**문제**
아래 자료에서 "In the image, how" 문구가 들어 있는 줄부터 자료 마지막 줄까지, 양 끝 줄을 포함해 그대로 다시 적어 줄 수 있나요?

[데이터 항목]
((

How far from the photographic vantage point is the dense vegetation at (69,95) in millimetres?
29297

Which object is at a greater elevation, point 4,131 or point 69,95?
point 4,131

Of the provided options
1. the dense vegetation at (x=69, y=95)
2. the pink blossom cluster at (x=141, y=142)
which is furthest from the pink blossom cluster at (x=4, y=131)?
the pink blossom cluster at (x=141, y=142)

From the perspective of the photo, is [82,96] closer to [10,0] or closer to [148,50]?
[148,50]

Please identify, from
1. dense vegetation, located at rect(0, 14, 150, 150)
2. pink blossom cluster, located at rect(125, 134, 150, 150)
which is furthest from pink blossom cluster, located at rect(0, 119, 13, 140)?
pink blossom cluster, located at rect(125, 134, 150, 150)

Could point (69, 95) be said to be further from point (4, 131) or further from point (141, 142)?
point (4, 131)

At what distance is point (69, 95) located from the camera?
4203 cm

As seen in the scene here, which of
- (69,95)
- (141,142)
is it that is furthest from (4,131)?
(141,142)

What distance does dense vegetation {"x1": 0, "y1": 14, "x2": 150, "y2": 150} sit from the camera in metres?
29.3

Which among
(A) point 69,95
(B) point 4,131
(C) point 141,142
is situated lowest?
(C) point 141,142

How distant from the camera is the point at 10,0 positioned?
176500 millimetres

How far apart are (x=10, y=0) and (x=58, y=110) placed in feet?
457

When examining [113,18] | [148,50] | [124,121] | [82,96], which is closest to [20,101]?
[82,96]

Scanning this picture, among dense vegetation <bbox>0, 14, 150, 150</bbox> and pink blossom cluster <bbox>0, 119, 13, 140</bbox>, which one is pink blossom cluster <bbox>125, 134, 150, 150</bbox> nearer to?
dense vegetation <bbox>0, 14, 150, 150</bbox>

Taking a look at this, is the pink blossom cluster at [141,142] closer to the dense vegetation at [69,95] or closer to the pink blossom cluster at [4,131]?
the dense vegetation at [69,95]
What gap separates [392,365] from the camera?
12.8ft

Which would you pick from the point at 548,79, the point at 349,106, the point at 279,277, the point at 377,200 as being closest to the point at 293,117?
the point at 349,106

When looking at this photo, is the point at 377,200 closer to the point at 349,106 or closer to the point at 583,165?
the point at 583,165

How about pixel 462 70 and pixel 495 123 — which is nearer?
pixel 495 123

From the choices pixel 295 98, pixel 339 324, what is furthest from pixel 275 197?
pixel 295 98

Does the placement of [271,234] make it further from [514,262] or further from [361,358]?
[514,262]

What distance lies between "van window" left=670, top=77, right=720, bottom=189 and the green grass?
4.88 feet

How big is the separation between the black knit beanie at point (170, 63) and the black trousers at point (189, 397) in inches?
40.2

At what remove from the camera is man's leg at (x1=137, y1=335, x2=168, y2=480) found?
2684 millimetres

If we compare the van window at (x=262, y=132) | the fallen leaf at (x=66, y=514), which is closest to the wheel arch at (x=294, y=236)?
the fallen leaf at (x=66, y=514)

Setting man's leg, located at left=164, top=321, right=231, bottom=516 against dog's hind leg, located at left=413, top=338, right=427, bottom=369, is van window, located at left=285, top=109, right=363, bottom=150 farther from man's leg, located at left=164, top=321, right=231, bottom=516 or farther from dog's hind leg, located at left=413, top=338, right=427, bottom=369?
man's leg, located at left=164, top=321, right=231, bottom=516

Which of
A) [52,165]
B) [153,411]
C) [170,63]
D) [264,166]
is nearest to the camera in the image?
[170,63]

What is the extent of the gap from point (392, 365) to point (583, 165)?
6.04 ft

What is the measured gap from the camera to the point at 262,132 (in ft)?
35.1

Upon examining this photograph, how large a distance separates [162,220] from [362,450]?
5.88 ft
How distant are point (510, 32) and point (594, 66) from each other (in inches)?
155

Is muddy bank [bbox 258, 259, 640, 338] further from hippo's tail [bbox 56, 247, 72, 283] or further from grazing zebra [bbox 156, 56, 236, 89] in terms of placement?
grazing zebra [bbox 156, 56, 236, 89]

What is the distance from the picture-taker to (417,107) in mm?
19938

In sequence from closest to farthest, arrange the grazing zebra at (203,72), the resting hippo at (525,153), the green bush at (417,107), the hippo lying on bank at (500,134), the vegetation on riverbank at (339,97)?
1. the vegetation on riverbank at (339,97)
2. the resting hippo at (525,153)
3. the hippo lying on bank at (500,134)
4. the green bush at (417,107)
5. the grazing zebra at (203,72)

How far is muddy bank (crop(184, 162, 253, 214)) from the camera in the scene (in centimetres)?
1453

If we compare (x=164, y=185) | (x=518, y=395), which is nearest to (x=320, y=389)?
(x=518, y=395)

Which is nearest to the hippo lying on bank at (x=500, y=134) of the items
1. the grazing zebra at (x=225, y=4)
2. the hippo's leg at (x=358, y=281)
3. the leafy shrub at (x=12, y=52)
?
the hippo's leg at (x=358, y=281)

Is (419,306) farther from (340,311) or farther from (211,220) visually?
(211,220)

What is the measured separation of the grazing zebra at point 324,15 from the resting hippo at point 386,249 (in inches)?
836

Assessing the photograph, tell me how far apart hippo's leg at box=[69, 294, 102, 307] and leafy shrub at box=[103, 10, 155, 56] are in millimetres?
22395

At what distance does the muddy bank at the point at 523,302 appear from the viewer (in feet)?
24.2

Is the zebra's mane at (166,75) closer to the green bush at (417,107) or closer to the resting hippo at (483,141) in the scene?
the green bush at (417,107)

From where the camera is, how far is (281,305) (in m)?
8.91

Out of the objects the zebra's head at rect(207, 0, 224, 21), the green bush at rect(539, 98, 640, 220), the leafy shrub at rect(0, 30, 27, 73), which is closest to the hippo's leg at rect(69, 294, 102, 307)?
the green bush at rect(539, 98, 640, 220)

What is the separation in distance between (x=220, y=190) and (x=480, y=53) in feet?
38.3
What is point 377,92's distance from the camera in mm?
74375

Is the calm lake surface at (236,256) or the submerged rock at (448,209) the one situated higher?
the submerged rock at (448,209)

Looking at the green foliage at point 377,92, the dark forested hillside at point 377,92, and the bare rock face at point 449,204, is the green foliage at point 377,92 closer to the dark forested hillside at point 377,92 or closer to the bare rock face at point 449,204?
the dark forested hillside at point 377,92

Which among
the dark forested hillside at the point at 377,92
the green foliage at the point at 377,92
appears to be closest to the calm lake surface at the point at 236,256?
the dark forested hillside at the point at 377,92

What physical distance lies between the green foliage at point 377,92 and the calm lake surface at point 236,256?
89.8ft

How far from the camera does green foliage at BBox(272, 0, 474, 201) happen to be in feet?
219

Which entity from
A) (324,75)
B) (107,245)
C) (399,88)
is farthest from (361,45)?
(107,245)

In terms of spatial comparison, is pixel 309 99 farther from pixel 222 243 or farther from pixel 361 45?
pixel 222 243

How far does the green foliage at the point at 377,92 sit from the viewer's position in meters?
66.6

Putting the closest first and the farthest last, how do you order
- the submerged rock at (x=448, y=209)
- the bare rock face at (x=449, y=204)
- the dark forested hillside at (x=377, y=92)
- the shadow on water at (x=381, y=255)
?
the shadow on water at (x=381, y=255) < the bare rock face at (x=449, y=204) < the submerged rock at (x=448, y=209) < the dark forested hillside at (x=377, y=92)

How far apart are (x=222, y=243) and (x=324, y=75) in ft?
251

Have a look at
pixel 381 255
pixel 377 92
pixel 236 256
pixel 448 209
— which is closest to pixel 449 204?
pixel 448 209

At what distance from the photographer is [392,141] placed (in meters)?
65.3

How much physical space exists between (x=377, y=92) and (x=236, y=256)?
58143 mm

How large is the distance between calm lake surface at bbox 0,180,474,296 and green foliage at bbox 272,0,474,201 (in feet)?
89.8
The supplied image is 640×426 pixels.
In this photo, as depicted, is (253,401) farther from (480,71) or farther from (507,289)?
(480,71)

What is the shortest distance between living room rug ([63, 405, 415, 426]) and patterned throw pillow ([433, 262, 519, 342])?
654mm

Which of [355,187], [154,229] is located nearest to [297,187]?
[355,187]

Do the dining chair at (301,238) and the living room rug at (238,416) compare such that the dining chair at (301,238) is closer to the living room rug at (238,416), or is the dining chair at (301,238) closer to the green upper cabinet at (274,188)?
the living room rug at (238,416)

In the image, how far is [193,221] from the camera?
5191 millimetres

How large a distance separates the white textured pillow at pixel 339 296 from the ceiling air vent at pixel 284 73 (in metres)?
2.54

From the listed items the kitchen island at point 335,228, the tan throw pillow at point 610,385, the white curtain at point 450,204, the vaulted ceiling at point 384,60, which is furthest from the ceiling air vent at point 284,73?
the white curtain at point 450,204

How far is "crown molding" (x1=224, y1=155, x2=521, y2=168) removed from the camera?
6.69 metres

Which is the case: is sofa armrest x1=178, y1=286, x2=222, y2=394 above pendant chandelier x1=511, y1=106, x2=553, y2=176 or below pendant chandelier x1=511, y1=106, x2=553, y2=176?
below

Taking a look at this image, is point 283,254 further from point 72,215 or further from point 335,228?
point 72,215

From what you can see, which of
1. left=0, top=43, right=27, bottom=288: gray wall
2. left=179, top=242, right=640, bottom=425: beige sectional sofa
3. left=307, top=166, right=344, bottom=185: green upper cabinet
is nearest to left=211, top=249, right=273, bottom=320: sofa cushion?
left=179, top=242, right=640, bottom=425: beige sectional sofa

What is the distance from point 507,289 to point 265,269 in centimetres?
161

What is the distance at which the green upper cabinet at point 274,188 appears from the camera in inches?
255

))

**이 문제의 풀이**
In the image, how far is [193,221] from the camera?
5191 millimetres

How large a distance separates the white textured pillow at pixel 339 296 from the ceiling air vent at pixel 284 73 (in metres)?
2.54

From the listed items the kitchen island at point 335,228, the tan throw pillow at point 610,385, the white curtain at point 450,204, the vaulted ceiling at point 384,60, which is furthest from the ceiling air vent at point 284,73?
the white curtain at point 450,204

How far is "crown molding" (x1=224, y1=155, x2=521, y2=168) removed from the camera?
6.69 metres

Which is the case: is sofa armrest x1=178, y1=286, x2=222, y2=394 above pendant chandelier x1=511, y1=106, x2=553, y2=176 or below pendant chandelier x1=511, y1=106, x2=553, y2=176?
below

Taking a look at this image, is point 283,254 further from point 72,215 or further from point 335,228?
point 72,215

From what you can see, which of
1. left=0, top=43, right=27, bottom=288: gray wall
2. left=179, top=242, right=640, bottom=425: beige sectional sofa
3. left=307, top=166, right=344, bottom=185: green upper cabinet
is nearest to left=211, top=249, right=273, bottom=320: sofa cushion?
left=179, top=242, right=640, bottom=425: beige sectional sofa

What is the distance from point 507,289 to point 265,269 in centimetres?
161

What is the distance at which the green upper cabinet at point 274,188 appears from the camera in inches?
255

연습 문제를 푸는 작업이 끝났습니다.